The rate of people in the U.S. skipping needed health care due to cost tripled in 2021.

This prompted West Health (the Gary and Mary West nonprofit organizations’ group) and Gallup to collaborate on research to quantified Americans’ views on and challenges with personal medical costs. This has resulted in The West Health-Gallup Healthcare Affordability Index and Healthcare Value Index.

 

 

 

 

 

 

 

The team’s research culminated in the top-line finding that some 112 million people in the U.S. struggle to pay for their care. That’s about 4.5 in 10 health citizens.

Furthermore, 93% of people in America feel that they pay too much for health care and don’t get the value commensurate with that cost.

The first chart for the Healthcare Affordability Index shows the proportion of people in the U.S. who feel cost secure, cost insecure, or cost desperate.

People who are cost desperate face the most extreme challenges, all three of these factors:

  • Unable to pay for needed medical treatment over the past three months
  • Skipping prescribed medications due to cost in the past three months, and
  • Unable to afford quality care “today.”

Cost insecure folks face one or two of these medical financial challenges

Note that one in five people earning over $180,000 a year feel cost insecure, and another one in 4 people earning between $120-180K do.

One-half of people earning under $48,000 annually feel cost insecure. And the most cost-desperate health citizens in America earn under $48K a year, some 13-14% of people.

More women than men feel cost insecure, and more Black and Hispanic adults than White adults.

 

 

 

 

 

Judging the value of U.S. health care, one-half of U.S. adults perceive inconsistent value or poor value.

● Supplied information
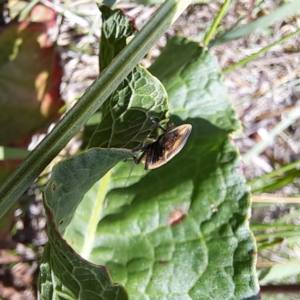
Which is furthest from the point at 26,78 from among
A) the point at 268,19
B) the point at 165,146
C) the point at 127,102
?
the point at 268,19

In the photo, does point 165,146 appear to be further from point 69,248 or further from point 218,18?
point 218,18

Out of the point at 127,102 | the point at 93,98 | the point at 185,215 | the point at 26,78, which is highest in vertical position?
the point at 93,98

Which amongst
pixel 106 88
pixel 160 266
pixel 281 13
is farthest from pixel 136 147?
pixel 281 13

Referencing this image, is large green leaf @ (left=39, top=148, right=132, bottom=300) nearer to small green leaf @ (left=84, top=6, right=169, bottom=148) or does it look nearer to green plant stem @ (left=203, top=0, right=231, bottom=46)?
small green leaf @ (left=84, top=6, right=169, bottom=148)

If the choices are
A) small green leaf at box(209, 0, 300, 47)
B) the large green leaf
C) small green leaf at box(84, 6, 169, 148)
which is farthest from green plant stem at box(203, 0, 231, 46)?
the large green leaf

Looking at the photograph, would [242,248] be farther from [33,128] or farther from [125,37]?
[33,128]

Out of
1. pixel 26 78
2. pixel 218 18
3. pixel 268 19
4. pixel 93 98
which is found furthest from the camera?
pixel 26 78

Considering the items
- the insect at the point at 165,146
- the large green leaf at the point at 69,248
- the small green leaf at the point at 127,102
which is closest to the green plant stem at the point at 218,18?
the small green leaf at the point at 127,102
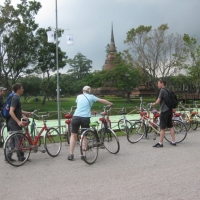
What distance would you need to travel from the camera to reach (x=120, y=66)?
46031 millimetres

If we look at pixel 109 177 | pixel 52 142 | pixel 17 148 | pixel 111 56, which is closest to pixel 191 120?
pixel 52 142

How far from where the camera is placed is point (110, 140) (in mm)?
6797

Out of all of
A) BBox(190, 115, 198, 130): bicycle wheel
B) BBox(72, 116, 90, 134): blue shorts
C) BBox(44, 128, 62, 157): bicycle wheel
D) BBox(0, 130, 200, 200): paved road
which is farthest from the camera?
BBox(190, 115, 198, 130): bicycle wheel

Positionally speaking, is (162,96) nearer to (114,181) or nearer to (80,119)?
(80,119)

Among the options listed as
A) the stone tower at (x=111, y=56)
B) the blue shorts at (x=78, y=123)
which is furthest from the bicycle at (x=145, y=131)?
the stone tower at (x=111, y=56)

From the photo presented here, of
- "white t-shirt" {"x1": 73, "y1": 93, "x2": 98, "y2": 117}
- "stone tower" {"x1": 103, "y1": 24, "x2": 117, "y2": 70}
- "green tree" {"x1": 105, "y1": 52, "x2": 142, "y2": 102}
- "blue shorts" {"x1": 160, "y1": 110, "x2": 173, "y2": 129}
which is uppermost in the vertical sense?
"stone tower" {"x1": 103, "y1": 24, "x2": 117, "y2": 70}

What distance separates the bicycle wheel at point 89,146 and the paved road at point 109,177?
0.15m

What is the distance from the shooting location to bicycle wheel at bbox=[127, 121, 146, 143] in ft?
27.9

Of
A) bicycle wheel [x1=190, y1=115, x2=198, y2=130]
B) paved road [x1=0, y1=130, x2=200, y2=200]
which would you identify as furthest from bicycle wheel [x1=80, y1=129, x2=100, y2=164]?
bicycle wheel [x1=190, y1=115, x2=198, y2=130]

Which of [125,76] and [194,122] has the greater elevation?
[125,76]

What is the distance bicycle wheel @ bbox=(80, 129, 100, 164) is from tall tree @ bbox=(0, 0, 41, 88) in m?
25.0

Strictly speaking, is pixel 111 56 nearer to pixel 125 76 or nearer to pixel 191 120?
pixel 125 76

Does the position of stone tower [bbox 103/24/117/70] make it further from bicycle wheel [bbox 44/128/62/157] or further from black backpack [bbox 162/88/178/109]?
bicycle wheel [bbox 44/128/62/157]

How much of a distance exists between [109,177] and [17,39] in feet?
88.2
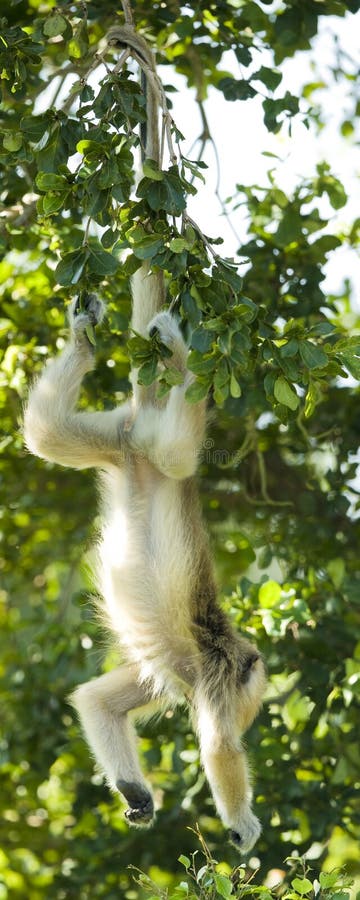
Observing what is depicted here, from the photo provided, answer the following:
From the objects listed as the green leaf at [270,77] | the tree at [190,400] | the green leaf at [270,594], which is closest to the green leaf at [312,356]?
the tree at [190,400]

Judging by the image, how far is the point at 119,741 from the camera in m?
3.21

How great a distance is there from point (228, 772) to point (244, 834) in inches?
8.4

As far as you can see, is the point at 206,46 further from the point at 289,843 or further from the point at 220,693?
the point at 289,843

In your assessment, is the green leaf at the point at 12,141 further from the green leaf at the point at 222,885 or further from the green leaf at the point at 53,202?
the green leaf at the point at 222,885

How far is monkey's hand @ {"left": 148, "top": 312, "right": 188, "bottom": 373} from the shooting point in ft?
8.61

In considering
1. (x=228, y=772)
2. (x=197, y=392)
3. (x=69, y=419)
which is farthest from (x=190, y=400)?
(x=228, y=772)

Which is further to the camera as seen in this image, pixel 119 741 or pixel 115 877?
pixel 115 877

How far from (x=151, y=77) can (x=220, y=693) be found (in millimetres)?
1672

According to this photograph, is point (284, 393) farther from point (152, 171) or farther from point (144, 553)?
point (144, 553)

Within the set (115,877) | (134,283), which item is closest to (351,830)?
(115,877)

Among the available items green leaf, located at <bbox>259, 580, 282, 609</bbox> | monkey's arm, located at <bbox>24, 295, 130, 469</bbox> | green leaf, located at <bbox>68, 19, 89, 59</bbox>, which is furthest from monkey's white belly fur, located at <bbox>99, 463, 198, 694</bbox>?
green leaf, located at <bbox>68, 19, 89, 59</bbox>

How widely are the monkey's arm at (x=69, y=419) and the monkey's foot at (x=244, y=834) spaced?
3.70ft

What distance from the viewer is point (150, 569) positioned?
3035 mm

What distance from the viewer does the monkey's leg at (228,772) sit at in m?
2.96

● Exercise requirements
a) Render this sentence from the health care cost article in Spanish: "More women than men feel cost insecure, and more Black and Hispanic adults than White adults."
b) According to the top-line finding in the health care cost article, how many people in the U.S. struggle to pay for their care?
c) Echo the health care cost article word for word, starting with "Cost insecure folks" and going on through "than White adults.".
You won't need the rows.

● Answer set
a) Más mujeres que hombres se sienten inseguras en cuanto a los costos, y más adultos negros e hispanos que adultos blancos.

b) Some 112 million people.

c)
Cost insecure folks face one or two of these medical financial challenges

Note that one in five people earning over $180,000 a year feel cost insecure, and another one in 4 people earning between $120-180K do.

One-half of people earning under $48,000 annually feel cost insecure. And the most cost-desperate health citizens in America earn under $48K a year, some 13-14% of people.

More women than men feel cost insecure, and more Black and Hispanic adults than White adults.